» Texto fornecido:
↓
Entrou muito dinheiro, veio prestígio, e o que era revezamento se transformou em disputa, relata Maria Regina, filha de Luís Carlos de Azevedo, morto em 2011.
De batalha, virou guerra na Justiça. José Maria de Mello Freire tentou afastar Costa e Silva e José Cassio Soares Hungria, acusando-os de gestão temerária e nepotismo.
O caso ainda tramita, mas o acusador foi condenado a indenizar Hungria e afastado da instituição.
A Folha procurou Mello Freire e seu advogado, mas não conseguiu entrevistá-los.
A essa altura, Descio Mendes Pereira, o único dos cinco que não estudara direito na USP, já havia morrido.
Azevedo se afastara por dez anos para assumir como juiz. “Quando voltou, os outros se consideravam mais donos que ele”, diz a filha.
“Costa e Silva e Hungria não tinham uma boa relação. Quando um assumia, trocava toda a equipe.” Foi o caso, por exemplo, da professora Sandra Regina Petroncare: em 2013 virou coordenadora a convite de Hungria. Em 2014, Costa Silva a depôs do cargo. Em 2015, reassumiu.
Enquanto os sócios brigavam, grandes grupos internacionais do ensino superior passaram a disputar —e abocanhar— a freguesia. SALÁRIOS DE R$ 75 MIL Em novo golpe, o Unifieo teve seu status de entidade filantrópica questionado. Embora ofereça serviços de saúde e educação gratuitos, perdeu a isenção tributária sob suspeita de que os instituidores tinham lucro.
↑
» Material fornecido:
↓
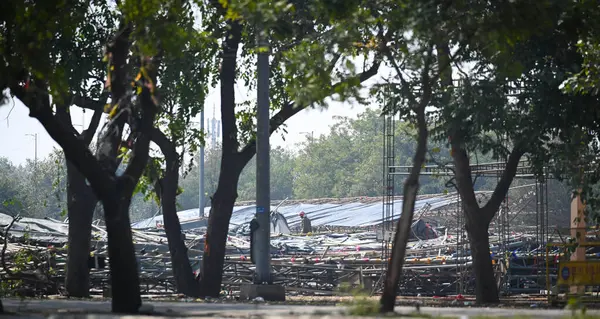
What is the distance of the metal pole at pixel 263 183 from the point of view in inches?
763

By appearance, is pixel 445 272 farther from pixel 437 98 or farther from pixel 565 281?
pixel 437 98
↑
» Enunciado A: Transcreva sem alterações o trecho do texto fornecido que começa em "De batalha, virou" e segue até "diz a filha.".
» Enunciado B: Prossiga o texto sobre a disputa entre os sócios do Unifieo a partir da última frase apresentada.

» Resposta escrita A:
De batalha, virou guerra na Justiça. José Maria de Mello Freire tentou afastar Costa e Silva e José Cassio Soares Hungria, acusando-os de gestão temerária e nepotismo.
O caso ainda tramita, mas o acusador foi condenado a indenizar Hungria e afastado da instituição.
A Folha procurou Mello Freire e seu advogado, mas não conseguiu entrevistá-los.
A essa altura, Descio Mendes Pereira, o único dos cinco que não estudara direito na USP, já havia morrido.
Azevedo se afastara por dez anos para assumir como juiz. “Quando voltou, os outros se consideravam mais donos que ele”, diz a filha.

» Resposta escrita B:
Inquérito civil atribui a Costa e Silva e a Hungria salários de R$ 74.958,87.
“O salário nunca chegou a R$ 75 mil. Recebíamos porque éramos professores e diretores. O INSS agiu de má- fé. Trabalhar de graça não dá”, diz Costa e Silva.
Trabalhar de graça, porém, foi o que começou a agastar os docentes.
Durante muitos anos, o Unifieo se orgulhara de ter bons professores, atraídos por até R$ 150/hora (valor que se ganha hoje no Insper ou na FGV). Mas no final de 2015 os salários começaram a atrasar e, em julho de 2016, 60 professores —a maioria com muitos anos de casa e salários mais altos— foram dispensados sem pagamento das verbas rescisórias.
Em agosto o Unifieo parou totalmente de pagar os professores. Parte deles, incluindo Sandra Petroncare, entrou em greve em novembro.
Em fevereiro, mais de 100 foram demitidos por justa causa, logo após a renúncia de Hungria, cuja carta alfineta o ex-colega: “Sinto-me de mãos atadas. Ceifaram a minha autonomia para atuar”.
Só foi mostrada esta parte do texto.